Pulldown-cmark (CommonMark in Rust)

raph · June 7, 2015, 9:52pm

It is indeed a nice feature of cmark. However, the need to handle deeply nested constructs is arguably a spec issue as well. These deeply nested constructs are hard to parse, especially for a simple pull parser like pulldown-cmark. The problem that I have is that really large values of n only benefit potential attackers; they’re exceedingly unlikely to be valuable to real users.

When you have the luxury of being able to parse from the inside out (ie, the order in which you generate elements doesn’t have to match either the input or output sequence), then the cost (in code complexity, etc) doesn’t matter much. In a pull parser, you have to scan all the way to the closing construct to decide what to do with the opening one - that’s where the O(n²) or worse behavior is coming from.

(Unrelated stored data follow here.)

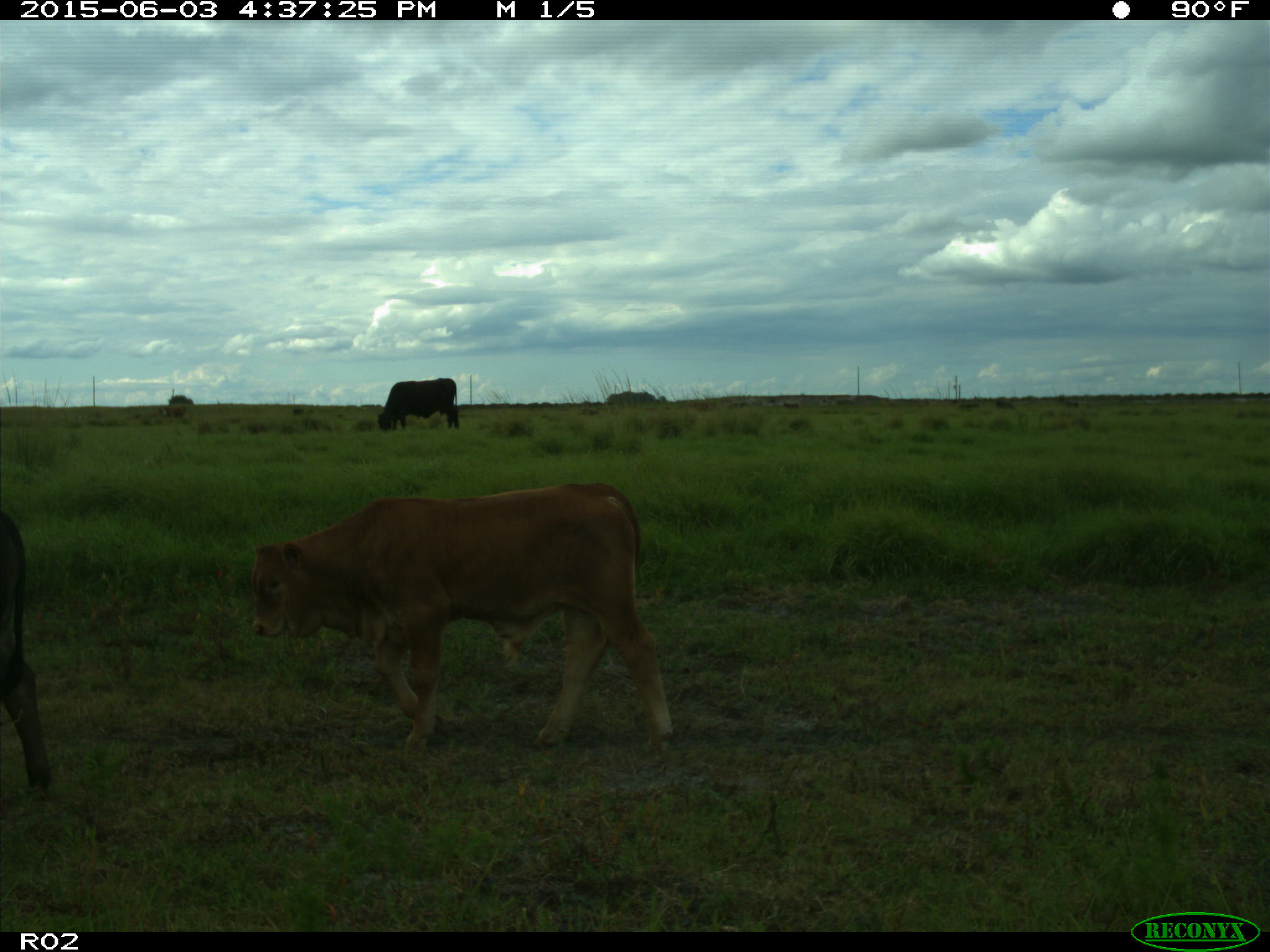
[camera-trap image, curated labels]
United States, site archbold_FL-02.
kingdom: Animalia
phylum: Chordata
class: Mammalia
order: Artiodactyla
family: Bovidae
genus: Bos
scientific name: Bos taurus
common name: domestic cow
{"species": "Bos taurus (domestic cow)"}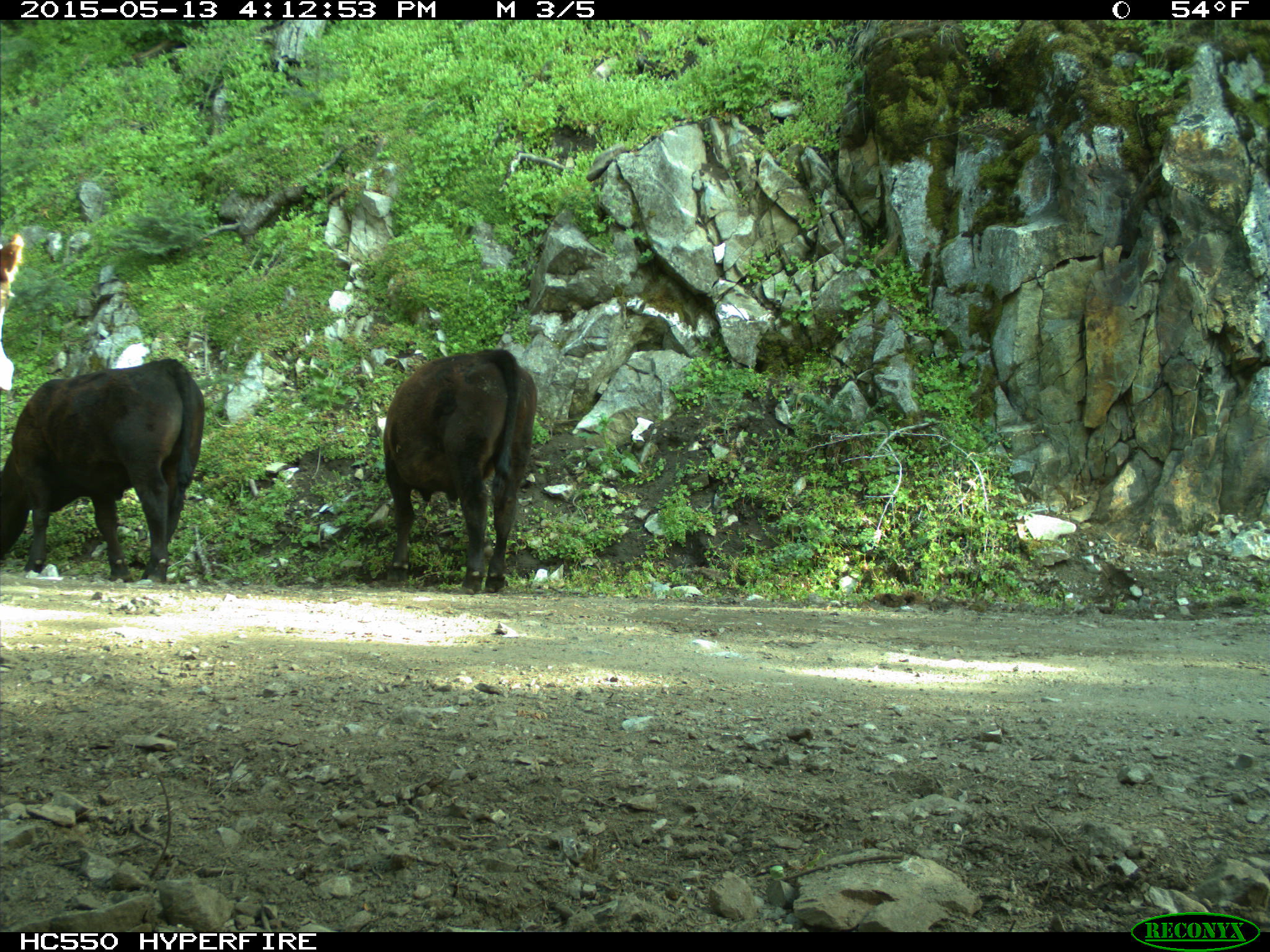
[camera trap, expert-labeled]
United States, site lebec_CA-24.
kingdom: Animalia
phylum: Chordata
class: Mammalia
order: Artiodactyla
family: Bovidae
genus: Bos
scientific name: Bos taurus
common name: domestic cow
Bos taurus (domestic cow).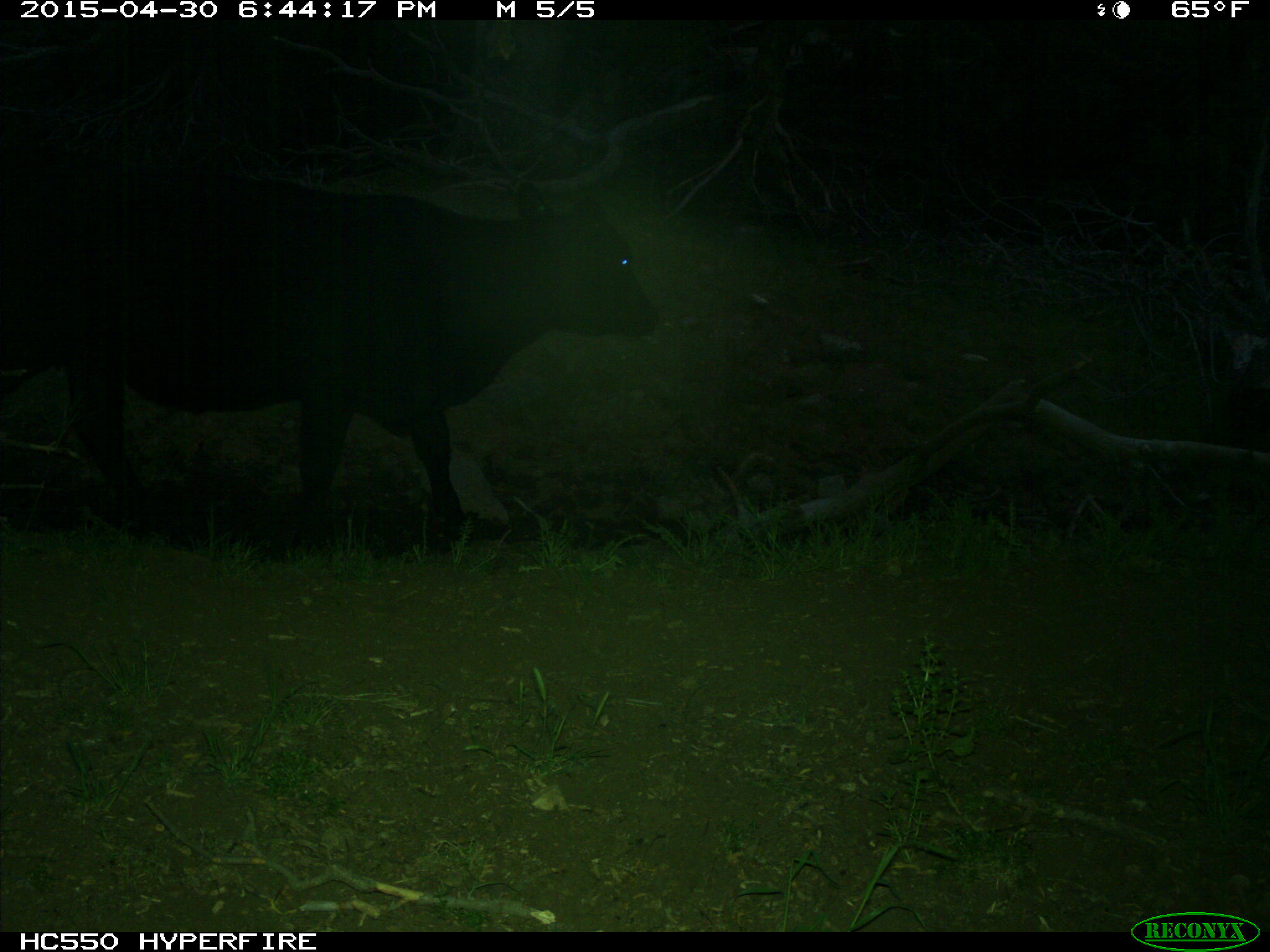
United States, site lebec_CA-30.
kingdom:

I haven’t yet decided what I’m going to do about this. It’s very possible I’ll just come up with O(n) algorithms that work well in the pull parser architecture, because it’s a chance to show off my prowess in solving programming puzzles. But right now it’s clearly not the best use of my time, because I need to sort out tables and so on before it becomes usable for rustdoc. Another possibility would be to add language to the spec introducing maximum nesting limits, as is done in several other places. These could even be enforced, to prevent two implementations from having two different outputs (so that '[' * n + 'a' + ']' * n + '(/url)' would not be parsed as a link above a defined value of n).

It would be extremely helpful if the efficient parsing algorithm were documented somewhere (and this is even more true for the state machine @vitaly describes in #7, if he hopes other implementors to adopt it). I wasn’t able to find any, other than looking at the code, and I was trying not to rely too much on that. I found the description in the spec to be extremely declarative and thus not all that helpful - I mostly worked through examples to understand what was going on. For me personally, an imperative description in terms of a stack would actually be clearer than the declarative language in the spec.

I also struggled quite a bit with the fact that whether link references resolve profoundly affects the parse. I started down the route of partially parsing them, then fixing up the output later when all references were known, but had to abandon it. I don’t think it would be considered a good design in a from-scratch light markup language, but for this issue I probably wouldn’t change the spec to simplify parsing - it would probably break compatibility with much existing input. When parsing CommonMark, you just have to accept that you need to take a full pass through link references before you can properly begin parsing inline.

Regarding extensions, my ideas are still bubbling, but I do not think that a plugin architecture, by itself, solves the problem of divergence of extensions.